Malware Found In the Ubuntu Snap Store

An anonymous reader quotes a report from Linux Uprising: Oh, snap! Just because some packages are available to install directly from the Ubuntu Software Center doesn't make them safe. This is proved by a recent discovery of malware in some snap packages from the Ubuntu Snaps Store.

At least two of the snap packages, 2048buntu and hextris, uploaded to the Ubuntu Snaps Store by user Nicolas Tomb, contained malware. All packages by Nicolas have since been removed from the Ubuntu Snaps Store, "pending further investigations." The report comes from a bug which mentions that the 2048buntu snap package (and other packages by Nicolas Tomb) contains a hidden cryptocurrency miner inside.

*Nix needs a Zone Alarm equivalent

This is why Linux needs the equivalent of the Zone Alarm firewall. Something that will alert a desktop user every time a program first attempts to connect to the internet and allow the user to say yes or no to the attempt. If your firewall allows all outbound traffic by default you do no have a hope in hell of catching a malware infection...
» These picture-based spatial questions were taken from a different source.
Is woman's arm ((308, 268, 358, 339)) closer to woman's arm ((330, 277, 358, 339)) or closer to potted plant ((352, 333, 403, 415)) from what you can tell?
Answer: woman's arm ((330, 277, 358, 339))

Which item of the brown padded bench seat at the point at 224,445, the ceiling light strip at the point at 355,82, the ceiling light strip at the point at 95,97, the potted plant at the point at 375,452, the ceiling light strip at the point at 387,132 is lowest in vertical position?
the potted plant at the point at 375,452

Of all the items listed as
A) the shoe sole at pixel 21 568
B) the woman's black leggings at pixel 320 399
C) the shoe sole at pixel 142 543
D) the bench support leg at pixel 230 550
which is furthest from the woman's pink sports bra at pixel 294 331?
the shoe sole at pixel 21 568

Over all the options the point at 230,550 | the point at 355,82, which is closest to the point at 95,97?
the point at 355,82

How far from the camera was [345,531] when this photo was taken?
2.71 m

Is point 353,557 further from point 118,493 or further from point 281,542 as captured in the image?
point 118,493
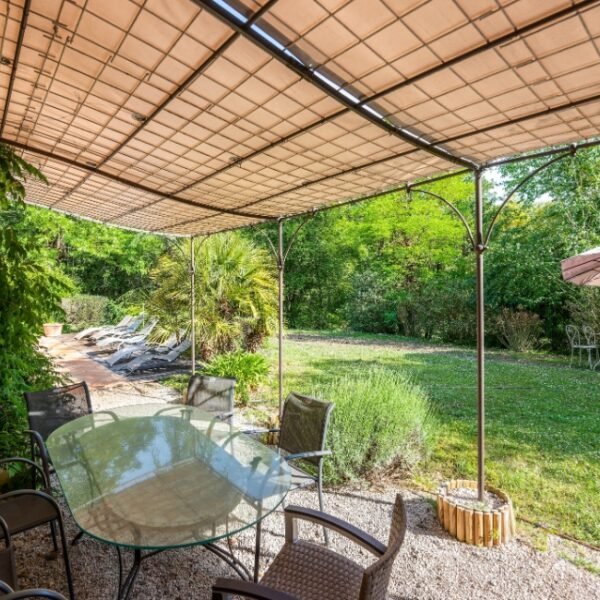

If you've got such software then at least you know something nasty has managed to infect your machine as you'll spot it the first time it tries to "phone home"..

Re: *Nix needs a Zone Alarm equivalent

Most people block incoming by default, but not outgoing. The reason is simply convenience; if the desktop environment showed you a GUI popup asking permission every time an outgoing connection was attempted, it would be much easier for the average user to adopt. Pretty sure that's what the grandparent was talking about; if you still think its trivial, I'd love a link to instructions :)

Re:*Nix needs a Zone Alarm equivalent

I've never cared much for ufw. It's basically just a GUI for setting rules for iptables. When I'm working with iptables, I'd rather set them manually through a shell.

I believe GP just meant something that would give a notification when a program tried to communicate out that's not on the "approved" list.

I'd much prefer something along the lines of atguard, before Symantec raped it. The feature I liked from atguard was the "Rule Assistant" that would give a popup when something didn't match one of the rules. The popup would show you the port, ip address, application, and direction of communication attempt and allow you to setup firewall rules based on that communication attempt. This would help limit outbound connections to specific programs and get notifications when malware is trying to phone home.

The main drawback to this is having to setup firewall rules for each program. Also, it could get fairly cumbersome if you limit the program by MD5, since you'd have to update the hash every time you update a program.

Snaps are impossible to verify

With all dependencies built in, there is a lot to comb through, not to mention that those dependencies may not even be completely patched and up to date.

I'd rather install software the traditional way and be sure that each component I install is verified.

O'rly!

How's this surprising. These containerized applications are full userland stacks, all the libs and dependencies the program needs, and then some, wrapped up. It's so easy to hide malware there, and so very difficult to audit them before inclusion, because their very raison d'etre is --- to avoid maintainership and allow "third party" vendors to distribute their mini-distros around.

Is anyone REALLY surprised by this?

Re: unsafe?

[Z00L00K]

It just highlights that something worse could have been attached.

However it also highlights that there's a need to also be able to invalidate cryptocurrency obtained through illegal means.

Re:False sense of security?

[Ol+Olsoc]

I have always felt Linux people have that same false sense of security that Apple Mac users have always had. Nothing can touch them because of some lame reason.

I have always known that some people generalize the shit out of things.

No OS is completely immune while on teh intertoobz. But it doesn't take too much research to find out which major OS is the least secure. It ain't Linux, and it aint MacOS.

Who didn't see this coming?

[Fly+Swatter]

They wanted to replicate the android and fruit ecosystems. Looks like they did.

Re: unsafe?

[cfalcon]

> However it also highlights that there's a need to also be able to invalidate cryptocurrency obtained through illegal means.

Illegal according to whom? The Chinese government? If you shook your head no, then why wouldn't they be able to, if a government you approve of is able to do so?

It's a general problem

[Casandro]

Essentially you need to keep a separation between code and data. Data is something you can get from any source as dubious data will never be able to breach the security.

Code on the other hand are commands for your computer. Every new code you get onto your computer is a risk you take as it can be malevolent. Therefore you shouldn't take executing foreign code lightly. Ideally you only have your fixed set of programs which you can combine to use with data you get from everywhere.

Things like AppStores pervert that safety precaution. They act as if it was possible to have a secure system, yet download software written by dubious developers.
Sadly, we as a society seem to fall into the same trap over and over again, from Javascript to Active X. From Visual Basic for Applications to Appstores.

Use blockchain history to mark "radioactive" coins

[OpenGLFan]

Because the blockchain is public, we know all the blocks that passed through this bad actor -- they were at one point registered to myfirstferrari. We can declare these coins as "radioactive", instructing our systems to not buy coins or fractions that had ever been owned by him or any of the other malware-powered miners.